Analysis : An empty victory
Amando Doronila
Inquirer News Service
THE LAST hope of the opposition to revive the impeachment action against President Gloria Macapagal-Arroyo, after the three impeachment complaints had been trashed in the House Representatives committee on justice, hangs on the slender thread of the ability of the opposition to muster the six critical votes to reach the 79 signatures required for the transmittal of the amended complaint to the Senate for an impeachment trial.
Impeachment proponents have until Monday to deliver the 79 signatures at the House plenary and breathe life back to the amended complaint, which was rejected by the justice committee last Wednesday.
On Monday, the committee will submit a report to the plenary on its decision last Wednesday that only the original complaint filed by lawyer Oliver Lozano on June 27 had complied with the legal requirement of impeachment proceedings. This ruling, in effect, excluded two other complaints-one filed by lawyer Jose Lopez on July 4, and the amended Lozano complaint filed on July 25.
The committee held that the two subsequent complaints breached the constitutional rule that only one impeachment proceeding may be initiated against an official within a year. After disqualifying the two complaints, the committee delivered the blow that killed the first Lozano complaint by voting that the complaint was "sufficient in form," meaning it was properly filed and endorsed, and then declaring it in a second vote to be "grossly" insufficient in substance.
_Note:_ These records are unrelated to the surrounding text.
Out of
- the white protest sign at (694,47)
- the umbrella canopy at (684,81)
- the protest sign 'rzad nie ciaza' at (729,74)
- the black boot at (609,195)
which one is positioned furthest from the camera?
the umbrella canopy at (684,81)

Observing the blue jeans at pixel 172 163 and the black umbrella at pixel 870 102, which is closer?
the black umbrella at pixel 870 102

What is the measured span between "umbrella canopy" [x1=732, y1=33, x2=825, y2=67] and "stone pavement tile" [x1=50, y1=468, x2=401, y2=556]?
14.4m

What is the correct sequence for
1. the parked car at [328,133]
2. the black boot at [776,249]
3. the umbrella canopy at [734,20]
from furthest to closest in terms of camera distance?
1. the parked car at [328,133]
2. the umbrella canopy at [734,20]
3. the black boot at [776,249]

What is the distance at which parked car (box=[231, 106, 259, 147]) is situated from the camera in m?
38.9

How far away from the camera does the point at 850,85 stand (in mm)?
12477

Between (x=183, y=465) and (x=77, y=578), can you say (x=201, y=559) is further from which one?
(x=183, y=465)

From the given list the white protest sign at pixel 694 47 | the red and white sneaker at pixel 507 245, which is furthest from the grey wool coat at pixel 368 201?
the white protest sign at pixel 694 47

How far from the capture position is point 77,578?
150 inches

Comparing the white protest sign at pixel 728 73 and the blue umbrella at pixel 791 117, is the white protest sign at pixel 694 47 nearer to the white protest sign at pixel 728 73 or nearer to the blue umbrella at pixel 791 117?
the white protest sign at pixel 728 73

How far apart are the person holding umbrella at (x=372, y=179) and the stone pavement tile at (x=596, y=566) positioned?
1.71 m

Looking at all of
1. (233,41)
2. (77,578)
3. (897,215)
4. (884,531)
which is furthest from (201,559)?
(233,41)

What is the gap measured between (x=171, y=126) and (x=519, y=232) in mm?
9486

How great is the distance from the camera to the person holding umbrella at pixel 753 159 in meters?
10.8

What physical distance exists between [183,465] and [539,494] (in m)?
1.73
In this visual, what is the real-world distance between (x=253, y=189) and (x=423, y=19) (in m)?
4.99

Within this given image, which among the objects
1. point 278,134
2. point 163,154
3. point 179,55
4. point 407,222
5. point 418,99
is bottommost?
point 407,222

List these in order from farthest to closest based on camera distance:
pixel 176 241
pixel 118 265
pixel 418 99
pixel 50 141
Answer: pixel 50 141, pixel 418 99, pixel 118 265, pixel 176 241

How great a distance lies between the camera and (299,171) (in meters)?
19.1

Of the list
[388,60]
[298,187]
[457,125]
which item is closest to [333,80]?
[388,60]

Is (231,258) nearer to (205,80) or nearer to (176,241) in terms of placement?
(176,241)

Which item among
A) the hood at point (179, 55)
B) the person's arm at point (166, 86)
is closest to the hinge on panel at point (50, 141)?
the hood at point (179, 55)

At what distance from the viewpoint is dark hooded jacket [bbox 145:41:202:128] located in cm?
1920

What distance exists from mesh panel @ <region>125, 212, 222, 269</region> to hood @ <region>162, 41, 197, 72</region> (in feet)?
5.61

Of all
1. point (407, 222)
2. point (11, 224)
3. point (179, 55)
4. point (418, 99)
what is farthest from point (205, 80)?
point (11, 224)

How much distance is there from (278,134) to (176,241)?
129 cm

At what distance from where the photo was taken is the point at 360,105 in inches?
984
These decisions virtually killed the impeachment action at the first stage of the process and demonstrated capacity of the administration to deploy its resources to mobilize its parliamentary majority to crush attempts to oust the President through the impeachment process.
The defeat did not slam the door completely on the impeachment move. If the opposition can secure the six critical votes by Monday, it can then ask the plenary to overturn the committee's decision, thereby allowing it to revive the amended complaint (its strongest card) and to push for its transmittal to the Senate, bypassing the committee on justice.
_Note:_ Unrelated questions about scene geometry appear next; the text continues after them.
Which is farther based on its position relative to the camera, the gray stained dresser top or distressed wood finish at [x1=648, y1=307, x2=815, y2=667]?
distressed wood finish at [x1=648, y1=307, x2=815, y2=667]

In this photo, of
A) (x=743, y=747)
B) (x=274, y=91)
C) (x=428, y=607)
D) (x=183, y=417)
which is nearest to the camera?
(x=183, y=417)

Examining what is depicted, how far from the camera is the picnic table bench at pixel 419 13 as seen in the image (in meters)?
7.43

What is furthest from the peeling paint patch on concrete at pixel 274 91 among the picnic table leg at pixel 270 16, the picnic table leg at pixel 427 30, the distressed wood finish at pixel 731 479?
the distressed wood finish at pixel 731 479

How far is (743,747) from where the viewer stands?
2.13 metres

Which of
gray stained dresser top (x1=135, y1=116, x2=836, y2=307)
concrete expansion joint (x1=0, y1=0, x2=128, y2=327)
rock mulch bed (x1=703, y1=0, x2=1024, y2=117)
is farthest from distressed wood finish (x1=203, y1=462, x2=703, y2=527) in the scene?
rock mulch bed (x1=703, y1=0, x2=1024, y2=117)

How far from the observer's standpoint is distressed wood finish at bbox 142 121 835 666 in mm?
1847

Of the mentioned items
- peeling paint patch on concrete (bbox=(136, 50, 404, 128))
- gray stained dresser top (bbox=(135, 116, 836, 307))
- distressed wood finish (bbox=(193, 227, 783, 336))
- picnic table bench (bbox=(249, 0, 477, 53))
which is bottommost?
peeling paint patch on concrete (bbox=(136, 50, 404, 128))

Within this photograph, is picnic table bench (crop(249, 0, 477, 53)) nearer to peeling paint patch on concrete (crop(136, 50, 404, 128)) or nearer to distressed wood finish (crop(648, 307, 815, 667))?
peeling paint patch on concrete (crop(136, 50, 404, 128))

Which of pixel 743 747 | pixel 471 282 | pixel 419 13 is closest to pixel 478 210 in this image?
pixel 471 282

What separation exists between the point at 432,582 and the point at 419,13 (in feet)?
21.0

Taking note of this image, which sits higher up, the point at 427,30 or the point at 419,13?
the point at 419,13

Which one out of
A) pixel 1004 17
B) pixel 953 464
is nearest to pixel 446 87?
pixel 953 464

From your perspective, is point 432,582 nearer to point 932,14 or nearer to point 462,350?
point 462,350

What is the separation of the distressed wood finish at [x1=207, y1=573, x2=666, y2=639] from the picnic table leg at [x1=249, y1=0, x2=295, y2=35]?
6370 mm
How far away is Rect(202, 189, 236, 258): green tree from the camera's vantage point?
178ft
But there are two big ifs. The first is whether the opposition can secure the six additional signatures. The second is that it faces fierce resistance in the plenary where the pro-administration members are not expected to give up the advantages of numbers.
The strangling of the complaints in the administration-dominated House committee has given rise to accusations that the administration has undermined the impeachment process and was not allowing it to reach the stage of a Senate trial where the allegations that the President rigged the 2004 elections and committed other serious offenses could be proved or disproved in a proper forum through due process of law.
The virtual death of the complaints in the committee is not without dire political consequences to the President. The quashing of the complaints is an empty victory for the administration. It merely demonstrated that the administration has the capacity to deploy the advantages of incumbency to save the President from being unseated. Until the President stands trial where she can defend herself and where it can be shown that the accusations are false and do not constitute impeachable offenses, it would be hard for her to regain public confidence and reestablish the legitimacy of her government.
What is at stake in this impeachment action is the credibility of the impeachment process as a mode to remove officials accused of abuse in office. It would have been ideal if the complaint had been transmitted to the Senate, but part of the failure stems from the incompetence of the opposition.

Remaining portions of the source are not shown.